--- Text under study ---
Wednesday, March 3, 2010

Self-defence against the textbooks

One reason that we wrote The Economics Anti-Textbook was to help instructors deal with the bad features of the typical microeconomics textbook: the questions that are not asked, the attitudes that are insinuated, the hidden value judgements that lurk between the lines. As Tony's last post pointed out, the textbooks provide lots of room for a lecturer who is so inclined to comment critically about their content. The Economics Anti-Textbook provides some textual support to increase the credibility of the critique.
One of the main motives for me in working on this book was to write something to help students defend themselves against the formidable persuasive apparatus deployed against them. I should know; I fell for it myself when I was a student.
---
Using the information>
1. Turn the paragraph of the post on self-defence against textbooks that begins "One reason that we wrote" into a short bulleted list that keeps its main facts.
2. What does the post on self-defence against textbooks say The Economics Anti-Textbook provides to instructors who criticize textbook content?
The records come from a separate, unrelated source.
--- Listed entries ---
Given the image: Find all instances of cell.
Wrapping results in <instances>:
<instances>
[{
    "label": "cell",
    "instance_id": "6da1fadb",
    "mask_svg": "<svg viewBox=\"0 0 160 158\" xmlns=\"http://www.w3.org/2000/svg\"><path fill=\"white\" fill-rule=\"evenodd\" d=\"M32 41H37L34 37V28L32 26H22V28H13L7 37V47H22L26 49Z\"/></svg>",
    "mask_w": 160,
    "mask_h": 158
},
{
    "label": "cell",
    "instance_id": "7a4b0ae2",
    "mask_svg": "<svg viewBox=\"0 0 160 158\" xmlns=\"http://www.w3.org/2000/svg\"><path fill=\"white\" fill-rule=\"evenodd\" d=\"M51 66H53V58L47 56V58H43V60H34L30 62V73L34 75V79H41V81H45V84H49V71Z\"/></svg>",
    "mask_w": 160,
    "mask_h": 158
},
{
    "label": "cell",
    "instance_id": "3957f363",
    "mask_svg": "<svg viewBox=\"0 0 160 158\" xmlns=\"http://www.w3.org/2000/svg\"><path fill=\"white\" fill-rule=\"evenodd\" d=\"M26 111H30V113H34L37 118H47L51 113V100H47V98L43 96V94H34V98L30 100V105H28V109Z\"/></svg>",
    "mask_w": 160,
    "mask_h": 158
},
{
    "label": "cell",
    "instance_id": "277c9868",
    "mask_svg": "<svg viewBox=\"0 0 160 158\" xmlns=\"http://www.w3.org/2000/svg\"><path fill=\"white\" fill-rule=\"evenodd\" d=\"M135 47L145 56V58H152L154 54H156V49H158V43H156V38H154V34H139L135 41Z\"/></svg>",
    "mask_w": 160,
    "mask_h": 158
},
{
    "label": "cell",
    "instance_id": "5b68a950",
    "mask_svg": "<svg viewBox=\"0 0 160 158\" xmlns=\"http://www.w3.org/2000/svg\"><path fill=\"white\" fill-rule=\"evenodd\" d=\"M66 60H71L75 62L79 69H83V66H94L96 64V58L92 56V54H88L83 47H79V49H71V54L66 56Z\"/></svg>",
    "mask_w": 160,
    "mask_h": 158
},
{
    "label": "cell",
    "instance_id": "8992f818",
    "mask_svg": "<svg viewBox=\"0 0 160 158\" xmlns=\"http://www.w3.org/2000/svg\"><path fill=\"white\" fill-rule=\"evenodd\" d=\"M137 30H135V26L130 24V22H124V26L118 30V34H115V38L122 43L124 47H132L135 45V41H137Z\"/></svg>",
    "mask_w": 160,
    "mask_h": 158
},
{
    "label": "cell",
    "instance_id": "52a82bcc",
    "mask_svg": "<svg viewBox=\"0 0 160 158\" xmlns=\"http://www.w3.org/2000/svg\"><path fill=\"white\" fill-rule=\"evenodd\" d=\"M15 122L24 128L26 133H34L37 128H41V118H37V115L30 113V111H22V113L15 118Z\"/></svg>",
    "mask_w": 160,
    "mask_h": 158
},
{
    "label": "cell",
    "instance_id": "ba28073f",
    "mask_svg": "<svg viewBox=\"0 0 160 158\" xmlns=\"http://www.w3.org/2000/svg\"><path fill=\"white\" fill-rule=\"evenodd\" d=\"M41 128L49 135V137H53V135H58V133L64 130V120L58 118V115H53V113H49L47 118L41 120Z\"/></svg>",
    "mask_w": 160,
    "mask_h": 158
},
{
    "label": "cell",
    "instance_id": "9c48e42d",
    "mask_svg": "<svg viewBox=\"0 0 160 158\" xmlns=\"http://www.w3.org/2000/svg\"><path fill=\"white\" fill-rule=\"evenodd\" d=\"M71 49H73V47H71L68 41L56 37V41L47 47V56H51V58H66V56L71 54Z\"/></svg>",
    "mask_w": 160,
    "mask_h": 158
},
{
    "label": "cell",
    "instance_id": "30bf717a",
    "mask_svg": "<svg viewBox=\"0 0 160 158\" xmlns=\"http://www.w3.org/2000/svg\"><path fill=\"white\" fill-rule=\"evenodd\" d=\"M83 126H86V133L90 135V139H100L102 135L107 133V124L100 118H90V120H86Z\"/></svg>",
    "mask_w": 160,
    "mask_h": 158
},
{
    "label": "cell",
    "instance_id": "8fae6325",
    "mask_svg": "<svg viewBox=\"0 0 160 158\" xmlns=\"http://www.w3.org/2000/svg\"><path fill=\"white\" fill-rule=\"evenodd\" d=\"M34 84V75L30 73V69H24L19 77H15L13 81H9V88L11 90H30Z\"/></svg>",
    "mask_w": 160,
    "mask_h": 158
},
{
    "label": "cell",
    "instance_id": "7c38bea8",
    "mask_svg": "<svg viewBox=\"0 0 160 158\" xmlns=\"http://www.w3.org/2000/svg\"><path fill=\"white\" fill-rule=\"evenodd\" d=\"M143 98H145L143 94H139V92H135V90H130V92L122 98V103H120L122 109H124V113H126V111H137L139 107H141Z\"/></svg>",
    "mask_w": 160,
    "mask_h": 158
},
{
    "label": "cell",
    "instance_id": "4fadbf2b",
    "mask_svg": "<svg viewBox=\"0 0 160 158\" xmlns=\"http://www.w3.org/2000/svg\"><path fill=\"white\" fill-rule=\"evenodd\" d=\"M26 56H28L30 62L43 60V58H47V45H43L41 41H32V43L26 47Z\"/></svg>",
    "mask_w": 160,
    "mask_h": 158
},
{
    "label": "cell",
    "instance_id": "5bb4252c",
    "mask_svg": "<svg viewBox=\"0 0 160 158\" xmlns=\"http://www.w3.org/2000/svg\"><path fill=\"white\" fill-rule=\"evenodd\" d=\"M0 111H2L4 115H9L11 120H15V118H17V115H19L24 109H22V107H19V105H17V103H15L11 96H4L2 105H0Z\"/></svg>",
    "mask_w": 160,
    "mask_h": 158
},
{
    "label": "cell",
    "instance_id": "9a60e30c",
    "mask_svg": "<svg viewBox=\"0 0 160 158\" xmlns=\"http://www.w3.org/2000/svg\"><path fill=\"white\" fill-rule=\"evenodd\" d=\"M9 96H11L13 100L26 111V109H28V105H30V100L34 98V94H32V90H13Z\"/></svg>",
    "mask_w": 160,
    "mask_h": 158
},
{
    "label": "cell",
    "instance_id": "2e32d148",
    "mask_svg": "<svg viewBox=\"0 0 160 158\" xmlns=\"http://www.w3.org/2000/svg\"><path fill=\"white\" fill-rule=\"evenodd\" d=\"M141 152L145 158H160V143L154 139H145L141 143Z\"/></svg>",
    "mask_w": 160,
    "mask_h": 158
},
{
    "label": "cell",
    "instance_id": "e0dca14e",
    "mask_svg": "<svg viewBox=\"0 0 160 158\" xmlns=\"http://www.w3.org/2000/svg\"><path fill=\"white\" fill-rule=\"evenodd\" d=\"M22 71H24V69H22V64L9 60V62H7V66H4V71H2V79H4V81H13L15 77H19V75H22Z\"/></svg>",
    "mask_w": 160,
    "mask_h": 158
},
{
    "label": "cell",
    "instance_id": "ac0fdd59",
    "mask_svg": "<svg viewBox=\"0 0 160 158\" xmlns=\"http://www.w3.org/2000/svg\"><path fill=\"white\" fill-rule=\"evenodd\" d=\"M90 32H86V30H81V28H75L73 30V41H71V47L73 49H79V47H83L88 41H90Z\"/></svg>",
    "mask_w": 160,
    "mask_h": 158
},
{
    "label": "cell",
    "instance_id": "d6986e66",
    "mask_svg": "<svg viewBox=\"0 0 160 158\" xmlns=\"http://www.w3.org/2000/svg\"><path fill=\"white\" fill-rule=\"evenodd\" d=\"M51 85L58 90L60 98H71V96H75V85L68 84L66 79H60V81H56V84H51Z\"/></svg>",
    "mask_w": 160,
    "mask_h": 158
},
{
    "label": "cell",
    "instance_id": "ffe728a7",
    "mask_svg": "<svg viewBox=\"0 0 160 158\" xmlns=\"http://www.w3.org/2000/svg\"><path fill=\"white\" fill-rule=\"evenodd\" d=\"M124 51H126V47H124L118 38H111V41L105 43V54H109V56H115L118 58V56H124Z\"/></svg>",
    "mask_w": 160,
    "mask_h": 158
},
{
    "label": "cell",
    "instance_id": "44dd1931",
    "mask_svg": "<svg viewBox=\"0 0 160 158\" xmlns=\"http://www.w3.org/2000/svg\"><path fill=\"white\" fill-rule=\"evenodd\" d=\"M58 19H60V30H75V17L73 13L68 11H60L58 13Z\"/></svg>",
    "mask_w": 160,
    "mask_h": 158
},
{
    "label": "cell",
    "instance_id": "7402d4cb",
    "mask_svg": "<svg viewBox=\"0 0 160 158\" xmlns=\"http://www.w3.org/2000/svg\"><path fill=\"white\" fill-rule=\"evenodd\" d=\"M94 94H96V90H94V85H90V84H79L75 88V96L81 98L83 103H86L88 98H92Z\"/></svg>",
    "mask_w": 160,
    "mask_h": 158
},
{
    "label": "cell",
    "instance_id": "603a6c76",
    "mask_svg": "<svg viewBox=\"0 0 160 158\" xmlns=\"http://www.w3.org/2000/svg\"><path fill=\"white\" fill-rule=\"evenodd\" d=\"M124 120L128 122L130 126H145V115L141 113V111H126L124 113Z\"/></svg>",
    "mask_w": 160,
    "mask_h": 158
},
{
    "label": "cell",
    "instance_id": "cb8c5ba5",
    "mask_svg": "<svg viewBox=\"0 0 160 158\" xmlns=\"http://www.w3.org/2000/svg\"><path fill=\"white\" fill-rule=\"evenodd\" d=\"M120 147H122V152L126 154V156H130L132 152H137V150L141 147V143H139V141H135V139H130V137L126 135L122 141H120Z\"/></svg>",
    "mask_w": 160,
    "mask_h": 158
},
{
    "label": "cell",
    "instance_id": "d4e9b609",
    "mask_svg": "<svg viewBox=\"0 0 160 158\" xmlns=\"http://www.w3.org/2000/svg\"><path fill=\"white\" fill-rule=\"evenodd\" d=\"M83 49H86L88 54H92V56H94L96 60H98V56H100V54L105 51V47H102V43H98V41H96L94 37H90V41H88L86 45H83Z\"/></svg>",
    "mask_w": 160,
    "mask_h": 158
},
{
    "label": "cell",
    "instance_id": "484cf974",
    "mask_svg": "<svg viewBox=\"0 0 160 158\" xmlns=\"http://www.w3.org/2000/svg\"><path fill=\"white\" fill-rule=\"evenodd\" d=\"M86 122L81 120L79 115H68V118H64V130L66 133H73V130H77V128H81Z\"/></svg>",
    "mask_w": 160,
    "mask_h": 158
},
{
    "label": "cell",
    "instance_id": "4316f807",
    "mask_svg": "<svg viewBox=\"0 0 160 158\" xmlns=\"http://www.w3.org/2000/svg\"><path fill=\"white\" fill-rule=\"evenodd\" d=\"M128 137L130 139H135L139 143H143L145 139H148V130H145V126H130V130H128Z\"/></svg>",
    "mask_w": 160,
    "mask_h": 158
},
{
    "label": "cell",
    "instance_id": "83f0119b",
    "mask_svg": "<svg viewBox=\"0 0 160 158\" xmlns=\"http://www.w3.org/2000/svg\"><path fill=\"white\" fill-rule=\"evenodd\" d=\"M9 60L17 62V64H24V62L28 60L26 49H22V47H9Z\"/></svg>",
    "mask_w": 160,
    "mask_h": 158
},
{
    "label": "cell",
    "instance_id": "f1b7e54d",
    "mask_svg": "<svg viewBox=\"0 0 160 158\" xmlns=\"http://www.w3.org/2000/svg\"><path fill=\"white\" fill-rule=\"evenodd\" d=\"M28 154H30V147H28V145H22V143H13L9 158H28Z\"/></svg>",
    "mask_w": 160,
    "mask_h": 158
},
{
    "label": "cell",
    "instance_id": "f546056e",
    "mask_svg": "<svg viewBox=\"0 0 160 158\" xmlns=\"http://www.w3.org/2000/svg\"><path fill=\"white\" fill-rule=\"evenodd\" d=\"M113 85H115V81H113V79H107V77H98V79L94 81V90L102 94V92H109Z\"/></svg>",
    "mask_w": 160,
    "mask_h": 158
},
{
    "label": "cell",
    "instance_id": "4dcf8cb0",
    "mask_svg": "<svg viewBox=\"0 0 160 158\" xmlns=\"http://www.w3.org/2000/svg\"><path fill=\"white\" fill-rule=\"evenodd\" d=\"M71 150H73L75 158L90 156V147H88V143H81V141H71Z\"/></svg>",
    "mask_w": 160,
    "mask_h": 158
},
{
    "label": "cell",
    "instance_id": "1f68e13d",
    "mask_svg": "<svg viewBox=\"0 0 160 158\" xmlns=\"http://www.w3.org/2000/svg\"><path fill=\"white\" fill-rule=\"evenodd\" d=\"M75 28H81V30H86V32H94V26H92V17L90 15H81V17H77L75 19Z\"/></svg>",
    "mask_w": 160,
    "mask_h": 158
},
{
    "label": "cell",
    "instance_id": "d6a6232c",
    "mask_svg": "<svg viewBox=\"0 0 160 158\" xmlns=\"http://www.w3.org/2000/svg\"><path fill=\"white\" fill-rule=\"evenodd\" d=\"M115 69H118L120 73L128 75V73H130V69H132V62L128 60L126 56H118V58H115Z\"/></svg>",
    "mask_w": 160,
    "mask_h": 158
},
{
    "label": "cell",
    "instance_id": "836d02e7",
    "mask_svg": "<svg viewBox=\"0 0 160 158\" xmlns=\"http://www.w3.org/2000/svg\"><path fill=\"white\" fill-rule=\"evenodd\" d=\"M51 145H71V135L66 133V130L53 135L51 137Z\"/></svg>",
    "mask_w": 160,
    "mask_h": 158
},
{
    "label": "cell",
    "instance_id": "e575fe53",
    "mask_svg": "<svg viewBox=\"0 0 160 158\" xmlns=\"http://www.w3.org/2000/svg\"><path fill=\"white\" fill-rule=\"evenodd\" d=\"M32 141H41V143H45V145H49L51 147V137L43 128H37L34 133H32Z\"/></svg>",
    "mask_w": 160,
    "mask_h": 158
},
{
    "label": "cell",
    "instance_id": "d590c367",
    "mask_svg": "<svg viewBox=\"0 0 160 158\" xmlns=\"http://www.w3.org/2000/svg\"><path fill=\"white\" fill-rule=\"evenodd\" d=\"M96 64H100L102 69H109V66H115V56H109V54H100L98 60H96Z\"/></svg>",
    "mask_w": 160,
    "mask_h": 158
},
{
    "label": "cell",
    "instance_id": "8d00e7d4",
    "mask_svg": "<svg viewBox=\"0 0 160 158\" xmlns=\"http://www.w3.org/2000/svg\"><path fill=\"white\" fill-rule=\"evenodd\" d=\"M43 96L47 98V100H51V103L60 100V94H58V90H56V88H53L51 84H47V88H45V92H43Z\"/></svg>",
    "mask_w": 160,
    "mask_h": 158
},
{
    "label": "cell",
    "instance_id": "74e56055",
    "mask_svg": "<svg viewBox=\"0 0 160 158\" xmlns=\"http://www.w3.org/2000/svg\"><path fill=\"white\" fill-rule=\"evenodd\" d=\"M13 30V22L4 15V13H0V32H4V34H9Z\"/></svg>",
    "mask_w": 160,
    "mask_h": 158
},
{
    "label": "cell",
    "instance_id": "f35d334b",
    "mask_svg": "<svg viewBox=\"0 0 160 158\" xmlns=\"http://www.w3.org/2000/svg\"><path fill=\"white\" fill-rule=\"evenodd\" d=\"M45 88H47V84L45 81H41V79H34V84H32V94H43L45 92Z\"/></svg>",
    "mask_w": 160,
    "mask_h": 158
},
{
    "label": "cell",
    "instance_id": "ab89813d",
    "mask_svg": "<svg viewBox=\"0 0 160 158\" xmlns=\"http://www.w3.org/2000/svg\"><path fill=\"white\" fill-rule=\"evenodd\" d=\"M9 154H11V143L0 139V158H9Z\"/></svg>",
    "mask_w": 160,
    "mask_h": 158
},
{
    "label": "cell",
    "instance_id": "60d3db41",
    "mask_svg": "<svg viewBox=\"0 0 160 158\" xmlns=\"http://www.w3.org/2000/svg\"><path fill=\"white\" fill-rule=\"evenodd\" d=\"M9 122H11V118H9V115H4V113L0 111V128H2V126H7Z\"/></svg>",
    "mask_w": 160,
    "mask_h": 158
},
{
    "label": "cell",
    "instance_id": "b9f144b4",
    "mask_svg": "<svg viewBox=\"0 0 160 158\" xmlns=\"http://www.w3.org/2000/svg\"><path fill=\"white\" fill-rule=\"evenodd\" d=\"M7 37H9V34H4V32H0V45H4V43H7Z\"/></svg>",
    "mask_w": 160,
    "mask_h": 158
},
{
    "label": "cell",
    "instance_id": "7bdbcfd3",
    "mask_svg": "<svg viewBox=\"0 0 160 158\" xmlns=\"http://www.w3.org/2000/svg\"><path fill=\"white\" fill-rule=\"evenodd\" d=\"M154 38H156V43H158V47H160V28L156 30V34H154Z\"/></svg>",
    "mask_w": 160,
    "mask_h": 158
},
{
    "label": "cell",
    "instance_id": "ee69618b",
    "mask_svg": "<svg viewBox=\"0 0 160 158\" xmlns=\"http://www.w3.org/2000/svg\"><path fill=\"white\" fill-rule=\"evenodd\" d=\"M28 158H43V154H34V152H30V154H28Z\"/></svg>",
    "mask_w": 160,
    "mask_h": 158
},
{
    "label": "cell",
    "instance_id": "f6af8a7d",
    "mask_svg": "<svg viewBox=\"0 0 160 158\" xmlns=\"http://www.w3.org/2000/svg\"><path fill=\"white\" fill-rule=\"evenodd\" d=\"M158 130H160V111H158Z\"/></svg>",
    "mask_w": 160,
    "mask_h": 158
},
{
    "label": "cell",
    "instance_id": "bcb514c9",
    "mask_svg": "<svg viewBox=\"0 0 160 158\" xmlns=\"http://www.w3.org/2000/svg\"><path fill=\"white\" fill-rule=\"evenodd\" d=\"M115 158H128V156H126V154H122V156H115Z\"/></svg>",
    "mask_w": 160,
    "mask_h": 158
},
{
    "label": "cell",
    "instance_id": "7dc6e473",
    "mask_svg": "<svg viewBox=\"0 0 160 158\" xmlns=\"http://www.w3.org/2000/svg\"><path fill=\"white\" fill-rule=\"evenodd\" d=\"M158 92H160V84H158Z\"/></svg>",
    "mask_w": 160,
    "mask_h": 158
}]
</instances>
---
Task results>
1.
- The Economics Anti-Textbook was written partly to help instructors deal with the bad features of the typical microeconomics textbook.
- Those features are the questions not asked, the insinuated attitudes and the hidden value judgements between the lines.
- Textbooks leave plenty of room for a lecturer who wants to comment critically on their content.
- The Economics Anti-Textbook gives textual support that makes such a critique more credible.

2. It provides some textual support to increase the credibility of the critique.